Working data:

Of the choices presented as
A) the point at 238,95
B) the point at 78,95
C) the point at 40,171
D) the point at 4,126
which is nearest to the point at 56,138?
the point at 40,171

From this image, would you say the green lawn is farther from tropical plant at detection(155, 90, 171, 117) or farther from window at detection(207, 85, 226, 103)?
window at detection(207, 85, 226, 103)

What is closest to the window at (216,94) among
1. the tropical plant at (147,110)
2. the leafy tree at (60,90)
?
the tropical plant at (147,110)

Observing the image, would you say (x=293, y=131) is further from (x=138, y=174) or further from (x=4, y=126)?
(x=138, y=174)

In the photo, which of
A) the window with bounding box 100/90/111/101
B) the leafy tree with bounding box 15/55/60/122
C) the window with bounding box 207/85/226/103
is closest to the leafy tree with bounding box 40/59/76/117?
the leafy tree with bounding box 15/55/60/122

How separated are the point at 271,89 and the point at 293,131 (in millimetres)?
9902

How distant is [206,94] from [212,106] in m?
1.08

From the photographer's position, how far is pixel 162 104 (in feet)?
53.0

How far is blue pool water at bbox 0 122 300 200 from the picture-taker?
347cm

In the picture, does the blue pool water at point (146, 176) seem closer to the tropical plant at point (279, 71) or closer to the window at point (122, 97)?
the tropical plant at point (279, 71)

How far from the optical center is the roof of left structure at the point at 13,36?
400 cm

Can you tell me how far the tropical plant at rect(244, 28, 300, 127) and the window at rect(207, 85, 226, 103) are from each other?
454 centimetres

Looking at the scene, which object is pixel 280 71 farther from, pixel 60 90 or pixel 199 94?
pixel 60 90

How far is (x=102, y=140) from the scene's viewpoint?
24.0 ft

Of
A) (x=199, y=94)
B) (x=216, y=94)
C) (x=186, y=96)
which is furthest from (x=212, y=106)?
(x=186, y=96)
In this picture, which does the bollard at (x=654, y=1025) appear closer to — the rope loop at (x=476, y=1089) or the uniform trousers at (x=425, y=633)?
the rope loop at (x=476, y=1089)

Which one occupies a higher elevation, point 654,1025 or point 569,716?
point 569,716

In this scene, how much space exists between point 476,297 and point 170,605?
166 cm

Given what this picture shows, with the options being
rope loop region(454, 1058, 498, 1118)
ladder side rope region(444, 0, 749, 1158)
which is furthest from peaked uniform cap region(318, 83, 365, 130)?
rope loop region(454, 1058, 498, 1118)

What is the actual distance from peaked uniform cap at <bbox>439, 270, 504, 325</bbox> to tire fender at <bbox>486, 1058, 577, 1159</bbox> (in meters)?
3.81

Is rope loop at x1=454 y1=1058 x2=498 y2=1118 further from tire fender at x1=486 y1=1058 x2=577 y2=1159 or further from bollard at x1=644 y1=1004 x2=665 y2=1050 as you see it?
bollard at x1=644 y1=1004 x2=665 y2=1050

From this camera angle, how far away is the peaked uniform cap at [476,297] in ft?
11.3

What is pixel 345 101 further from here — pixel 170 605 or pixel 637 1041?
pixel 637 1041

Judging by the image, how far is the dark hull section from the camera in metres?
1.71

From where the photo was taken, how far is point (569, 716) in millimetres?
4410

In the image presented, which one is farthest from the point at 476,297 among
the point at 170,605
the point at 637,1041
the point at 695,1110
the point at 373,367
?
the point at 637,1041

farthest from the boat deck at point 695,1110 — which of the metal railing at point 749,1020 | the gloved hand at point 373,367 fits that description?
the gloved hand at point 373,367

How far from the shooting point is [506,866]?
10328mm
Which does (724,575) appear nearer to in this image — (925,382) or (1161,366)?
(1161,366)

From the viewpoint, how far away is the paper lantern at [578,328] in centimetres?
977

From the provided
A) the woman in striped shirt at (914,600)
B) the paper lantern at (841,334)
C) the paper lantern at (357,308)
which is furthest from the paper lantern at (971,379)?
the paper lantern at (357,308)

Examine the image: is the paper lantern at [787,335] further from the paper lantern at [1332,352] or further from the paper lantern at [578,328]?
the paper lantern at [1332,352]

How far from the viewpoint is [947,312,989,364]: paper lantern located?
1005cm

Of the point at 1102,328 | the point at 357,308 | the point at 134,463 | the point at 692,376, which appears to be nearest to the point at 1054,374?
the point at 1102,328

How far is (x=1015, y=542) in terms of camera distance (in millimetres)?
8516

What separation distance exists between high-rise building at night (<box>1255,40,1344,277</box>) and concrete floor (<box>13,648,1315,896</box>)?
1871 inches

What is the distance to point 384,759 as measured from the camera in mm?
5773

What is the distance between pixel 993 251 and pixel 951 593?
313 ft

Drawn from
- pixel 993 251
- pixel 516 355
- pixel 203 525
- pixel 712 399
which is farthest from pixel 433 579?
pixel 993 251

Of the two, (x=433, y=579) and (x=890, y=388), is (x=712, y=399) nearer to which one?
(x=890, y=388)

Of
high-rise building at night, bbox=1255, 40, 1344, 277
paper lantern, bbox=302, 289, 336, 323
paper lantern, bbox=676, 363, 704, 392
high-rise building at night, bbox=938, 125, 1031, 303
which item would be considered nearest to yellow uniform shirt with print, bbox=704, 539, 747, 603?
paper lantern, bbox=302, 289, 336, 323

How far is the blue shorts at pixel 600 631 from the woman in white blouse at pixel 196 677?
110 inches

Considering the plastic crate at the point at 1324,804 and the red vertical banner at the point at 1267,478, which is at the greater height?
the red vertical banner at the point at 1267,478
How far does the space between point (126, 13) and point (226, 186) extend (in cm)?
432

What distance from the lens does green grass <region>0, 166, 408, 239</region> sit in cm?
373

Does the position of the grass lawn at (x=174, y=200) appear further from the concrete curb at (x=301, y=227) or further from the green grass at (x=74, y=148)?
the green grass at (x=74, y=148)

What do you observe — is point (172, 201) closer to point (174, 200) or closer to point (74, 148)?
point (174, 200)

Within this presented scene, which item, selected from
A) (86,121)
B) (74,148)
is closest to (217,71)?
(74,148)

Instruction:
Please print the rows exactly as they appear, from the line containing "Considering the plastic" through the end of the rows, both ends included.

In response:
Considering the plastic crate at the point at 1324,804 and the red vertical banner at the point at 1267,478, which is at the greater height?
the red vertical banner at the point at 1267,478
How far does the space between point (126, 13) and point (226, 186) extend (in cm)?
432

What distance from the lens does green grass <region>0, 166, 408, 239</region> sit in cm?
373

Does the position of the grass lawn at (x=174, y=200) appear further from the concrete curb at (x=301, y=227) or further from the green grass at (x=74, y=148)?
the green grass at (x=74, y=148)

What do you observe — is point (172, 201) closer to point (174, 200) or closer to point (74, 148)?
point (174, 200)

Within this presented scene, which item, selected from
A) (86,121)
B) (74,148)
is closest to (217,71)?
(74,148)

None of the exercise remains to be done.